*** Opening of Text excerpt ***
United States Attorney for the Western District of Oklahoma
- In office June 5, 2019 – February 28, 2021
- President: Donald Trump Joe Biden
- Preceded by: Sanford Coats
- Succeeded by: Robert J. Troester (acting)

Member of the Oklahoma House of Representatives from the 42nd district
- In office 2016–2018
- Preceded by: Lisa Johnson Billy
- Succeeded by: Cynthia Roe

Personal details
- Born: March 27, 1979 (age 47)
- Party: Republican
- Education: University of Oklahoma (B.A.) Oral Roberts University (M.Mgt.) Regent University School of Law (J.D.)

Military service
- Branch/Service: U.S. Army Reserve, 2011—Present

= Timothy J. Downing =

American attorney (born 1979)

Timothy J. Downing (born March 27, 1979) is an American judge and politician who has served on the Oklahoma Court of Civil Appeals since 2022. He previously served as the United States Attorney for the United States District Court for the Western District of Oklahoma from 2019 to 2021 and represented the 42nd district of the Oklahoma House of Representatives from 2016 to 2018.
*** Close of Text excerpt ***
*** Opening of Study material ***
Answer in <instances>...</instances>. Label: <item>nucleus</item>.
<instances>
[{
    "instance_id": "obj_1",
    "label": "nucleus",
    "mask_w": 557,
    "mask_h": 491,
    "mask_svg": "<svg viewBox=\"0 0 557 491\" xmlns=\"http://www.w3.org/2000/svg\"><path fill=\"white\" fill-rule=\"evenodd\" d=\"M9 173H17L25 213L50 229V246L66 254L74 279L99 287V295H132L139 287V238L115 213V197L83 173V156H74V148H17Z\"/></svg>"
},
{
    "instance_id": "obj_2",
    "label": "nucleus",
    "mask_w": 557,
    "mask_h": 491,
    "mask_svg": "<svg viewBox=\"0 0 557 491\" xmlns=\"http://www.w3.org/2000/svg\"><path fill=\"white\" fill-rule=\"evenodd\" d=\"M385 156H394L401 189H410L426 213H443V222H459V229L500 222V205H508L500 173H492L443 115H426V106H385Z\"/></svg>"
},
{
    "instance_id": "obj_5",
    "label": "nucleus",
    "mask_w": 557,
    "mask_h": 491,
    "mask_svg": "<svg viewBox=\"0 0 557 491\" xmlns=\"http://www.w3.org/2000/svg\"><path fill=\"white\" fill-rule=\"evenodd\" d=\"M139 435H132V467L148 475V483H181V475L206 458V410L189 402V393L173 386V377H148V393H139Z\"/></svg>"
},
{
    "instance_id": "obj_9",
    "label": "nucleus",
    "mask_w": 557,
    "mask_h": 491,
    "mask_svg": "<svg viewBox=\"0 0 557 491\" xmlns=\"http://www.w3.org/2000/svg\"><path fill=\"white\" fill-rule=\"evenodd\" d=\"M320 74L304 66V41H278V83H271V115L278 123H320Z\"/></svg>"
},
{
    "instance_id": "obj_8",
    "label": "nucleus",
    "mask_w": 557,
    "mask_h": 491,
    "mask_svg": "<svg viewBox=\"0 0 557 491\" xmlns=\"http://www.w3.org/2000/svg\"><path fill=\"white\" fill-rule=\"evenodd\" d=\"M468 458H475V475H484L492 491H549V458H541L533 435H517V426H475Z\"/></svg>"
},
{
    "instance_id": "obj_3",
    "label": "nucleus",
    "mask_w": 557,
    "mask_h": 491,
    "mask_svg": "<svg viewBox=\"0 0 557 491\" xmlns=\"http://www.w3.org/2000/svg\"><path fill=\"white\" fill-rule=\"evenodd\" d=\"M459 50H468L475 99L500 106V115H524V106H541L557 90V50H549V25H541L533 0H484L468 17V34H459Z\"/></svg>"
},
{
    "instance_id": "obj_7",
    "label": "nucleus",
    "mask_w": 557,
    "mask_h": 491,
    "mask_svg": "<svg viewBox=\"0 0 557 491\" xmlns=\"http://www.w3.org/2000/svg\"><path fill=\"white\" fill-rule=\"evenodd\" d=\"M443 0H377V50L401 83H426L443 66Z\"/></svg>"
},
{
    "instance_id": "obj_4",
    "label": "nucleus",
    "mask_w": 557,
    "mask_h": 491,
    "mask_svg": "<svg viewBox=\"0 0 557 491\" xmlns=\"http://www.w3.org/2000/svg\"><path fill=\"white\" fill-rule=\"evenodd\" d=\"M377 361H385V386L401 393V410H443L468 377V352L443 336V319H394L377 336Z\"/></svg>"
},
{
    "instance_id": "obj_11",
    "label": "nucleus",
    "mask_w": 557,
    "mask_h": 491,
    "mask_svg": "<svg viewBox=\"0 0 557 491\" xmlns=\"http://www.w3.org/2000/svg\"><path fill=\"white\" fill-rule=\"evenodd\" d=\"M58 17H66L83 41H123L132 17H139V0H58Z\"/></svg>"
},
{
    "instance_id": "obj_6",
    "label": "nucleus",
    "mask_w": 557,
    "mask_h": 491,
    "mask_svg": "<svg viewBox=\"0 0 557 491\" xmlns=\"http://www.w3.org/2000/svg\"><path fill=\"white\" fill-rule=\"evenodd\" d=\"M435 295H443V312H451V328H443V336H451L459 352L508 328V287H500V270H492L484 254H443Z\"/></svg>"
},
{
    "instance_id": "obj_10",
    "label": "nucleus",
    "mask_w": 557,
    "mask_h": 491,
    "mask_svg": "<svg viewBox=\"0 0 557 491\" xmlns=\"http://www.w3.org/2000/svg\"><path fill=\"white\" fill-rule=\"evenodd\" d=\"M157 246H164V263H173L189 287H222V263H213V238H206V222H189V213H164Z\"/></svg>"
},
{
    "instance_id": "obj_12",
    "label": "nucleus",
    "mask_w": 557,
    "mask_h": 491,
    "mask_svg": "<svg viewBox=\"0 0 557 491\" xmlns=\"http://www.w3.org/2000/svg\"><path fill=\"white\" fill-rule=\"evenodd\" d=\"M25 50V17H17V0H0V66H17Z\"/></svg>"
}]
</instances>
*** Close of Study material ***
Could you carry on the biography of Timothy J. Downing, picking up right after its final sentence?

==Education==

Downing received his Bachelor of Arts from the University of Oklahoma, his Master of Management from Oral Roberts University, and his Juris Doctor from the Regent University School of Law.

==Career and Military Service==
From 2011 to 2016, Downing was an Assistant Attorney General for Oklahoma, where he represented the State of Oklahoma in criminal appeals, was a member of the Opinion Conference, and was Director of Legislative Affairs. Since 2011, he has also served as a Judge Advocate in the United States Army Reserve. In this capacity from 2013 to 2014, he served as a Special Assistant United States Attorney at Fort Hood, Texas, working with the United States Attorney's Office for the Western District of Texas.

==Oklahoma House of Representatives==

From 2016 to 2018, Downing served in the Oklahoma House of Representatives where he was an Assistant Majority Floor Leader, an Assistant Majority Whip, and Vice-Chair of Judiciary Committee.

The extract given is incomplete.